- **Aufgabe A**: Wiederhole die Einträge wortgetreu von der Zeile mit „How far from“ bis zum Ende der Einträge und lass dabei die Bilder weg.
#### Vorliegender Text
Reinbek. Die Gefahr von Blackouts, Cyberangriffen oder Unwettern wird immer größer. Die Stadt möchte dagegen gewappnet sein – und geht teils ungewöhnliche Wege.

Es ist ein Szenario, das fast jeder schon einmal erlebt hat: Stromausfall. Wenn das Handy nicht mehr lädt, das Licht ausgeht und der Kühlschrank warm wird, dann ist das im ersten Moment vor allem ärgerlich und meistens noch nicht dramatisch. Doch: „Je länger der Stromausfall anhält, desto gefährlicher wird es“, weiß Sebastian Szymanski. Er ist nicht nur stellvertretender Ortswehrführer der Freiwilligen Feuerwehr Ohe, sondern auch Leiter einer Arbeitsgruppe, die sich mit der Vorbereitung auf Katastrophenszenarien in Reinbek befasst.
########
#### Einträge zur Aufgabe
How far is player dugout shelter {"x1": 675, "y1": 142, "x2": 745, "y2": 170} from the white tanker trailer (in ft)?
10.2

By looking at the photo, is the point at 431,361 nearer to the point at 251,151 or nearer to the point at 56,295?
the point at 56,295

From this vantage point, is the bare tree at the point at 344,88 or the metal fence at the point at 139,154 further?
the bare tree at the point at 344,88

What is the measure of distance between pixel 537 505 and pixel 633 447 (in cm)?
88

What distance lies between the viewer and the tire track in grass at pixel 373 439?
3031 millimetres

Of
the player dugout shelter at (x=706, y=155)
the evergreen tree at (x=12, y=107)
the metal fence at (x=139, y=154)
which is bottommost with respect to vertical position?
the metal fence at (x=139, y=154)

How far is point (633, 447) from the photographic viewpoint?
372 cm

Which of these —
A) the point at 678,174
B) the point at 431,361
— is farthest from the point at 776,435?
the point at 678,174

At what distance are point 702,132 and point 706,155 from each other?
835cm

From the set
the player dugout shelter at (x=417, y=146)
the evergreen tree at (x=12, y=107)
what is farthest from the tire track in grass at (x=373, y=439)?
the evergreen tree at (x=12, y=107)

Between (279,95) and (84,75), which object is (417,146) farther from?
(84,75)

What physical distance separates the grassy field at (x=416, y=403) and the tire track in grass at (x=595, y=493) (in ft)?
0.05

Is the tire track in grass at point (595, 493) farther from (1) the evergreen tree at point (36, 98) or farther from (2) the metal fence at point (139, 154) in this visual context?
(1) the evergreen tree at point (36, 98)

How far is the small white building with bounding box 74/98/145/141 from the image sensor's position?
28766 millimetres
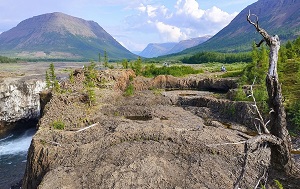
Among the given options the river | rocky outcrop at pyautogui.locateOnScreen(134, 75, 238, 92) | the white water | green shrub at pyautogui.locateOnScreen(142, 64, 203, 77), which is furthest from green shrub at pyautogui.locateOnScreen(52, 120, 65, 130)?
green shrub at pyautogui.locateOnScreen(142, 64, 203, 77)

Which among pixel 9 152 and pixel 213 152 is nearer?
pixel 213 152

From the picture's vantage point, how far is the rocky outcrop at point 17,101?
44250 millimetres

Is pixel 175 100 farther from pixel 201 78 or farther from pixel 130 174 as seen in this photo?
pixel 130 174

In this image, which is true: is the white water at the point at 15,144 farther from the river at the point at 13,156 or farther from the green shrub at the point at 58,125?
the green shrub at the point at 58,125

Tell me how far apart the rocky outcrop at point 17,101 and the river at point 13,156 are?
84.1 inches

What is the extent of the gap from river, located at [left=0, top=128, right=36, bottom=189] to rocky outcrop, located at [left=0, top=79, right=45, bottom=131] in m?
2.14

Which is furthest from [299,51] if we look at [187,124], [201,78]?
[187,124]

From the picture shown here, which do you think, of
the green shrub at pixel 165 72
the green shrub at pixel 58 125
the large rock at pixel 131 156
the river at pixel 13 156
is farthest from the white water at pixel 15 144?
the green shrub at pixel 165 72

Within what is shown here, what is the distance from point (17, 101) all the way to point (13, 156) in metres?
14.6

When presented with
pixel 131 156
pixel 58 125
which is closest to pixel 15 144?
pixel 58 125

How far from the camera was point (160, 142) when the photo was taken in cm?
1883

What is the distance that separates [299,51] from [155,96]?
31629 mm

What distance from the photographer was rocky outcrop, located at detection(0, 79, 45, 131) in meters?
44.2

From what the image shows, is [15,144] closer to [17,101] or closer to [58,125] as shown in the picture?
[17,101]
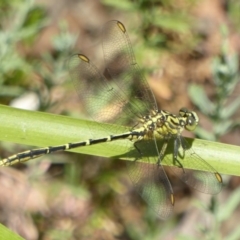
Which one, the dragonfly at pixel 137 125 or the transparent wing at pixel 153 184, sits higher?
the dragonfly at pixel 137 125

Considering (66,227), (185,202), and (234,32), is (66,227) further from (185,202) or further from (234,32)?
(234,32)

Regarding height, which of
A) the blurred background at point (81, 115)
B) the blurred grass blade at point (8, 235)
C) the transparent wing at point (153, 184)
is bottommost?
the blurred background at point (81, 115)

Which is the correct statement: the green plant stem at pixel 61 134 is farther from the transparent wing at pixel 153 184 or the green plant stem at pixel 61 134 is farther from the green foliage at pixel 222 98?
########
- **Aufgabe B**: Gib aus dem Text über die Katastrophenvorsorge in Reinbek den Abschnitt von „Reinbek. Die Gefahr“ bis „in Reinbek befasst.“ wortgetreu wieder.

- **Vollständige Antwort A**:
How far from the camera was point (160, 142) when the photo was taken in cm?
1883

What is the distance that separates [299,51] from [155,96]?
31629 mm

What distance from the photographer was rocky outcrop, located at detection(0, 79, 45, 131) in meters?
44.2

From what the image shows, is [15,144] closer to [17,101] or closer to [58,125] as shown in the picture?
[17,101]
Which one, the dragonfly at pixel 137 125 or the transparent wing at pixel 153 184, sits higher?
the dragonfly at pixel 137 125

Considering (66,227), (185,202), and (234,32), is (66,227) further from (185,202) or further from (234,32)?
(234,32)

Regarding height, which of
A) the blurred background at point (81, 115)
B) the blurred grass blade at point (8, 235)
C) the transparent wing at point (153, 184)
is bottommost?
the blurred background at point (81, 115)

Which is the correct statement: the green plant stem at pixel 61 134 is farther from the transparent wing at pixel 153 184 or the green plant stem at pixel 61 134 is farther from the green foliage at pixel 222 98?

- **Vollständige Antwort B**:
Reinbek. Die Gefahr von Blackouts, Cyberangriffen oder Unwettern wird immer größer. Die Stadt möchte dagegen gewappnet sein – und geht teils ungewöhnliche Wege.

Es ist ein Szenario, das fast jeder schon einmal erlebt hat: Stromausfall. Wenn das Handy nicht mehr lädt, das Licht ausgeht und der Kühlschrank warm wird, dann ist das im ersten Moment vor allem ärgerlich und meistens noch nicht dramatisch. Doch: „Je länger der Stromausfall anhält, desto gefährlicher wird es“, weiß Sebastian Szymanski. Er ist nicht nur stellvertretender Ortswehrführer der Freiwilligen Feuerwehr Ohe, sondern auch Leiter einer Arbeitsgruppe, die sich mit der Vorbereitung auf Katastrophenszenarien in Reinbek befasst.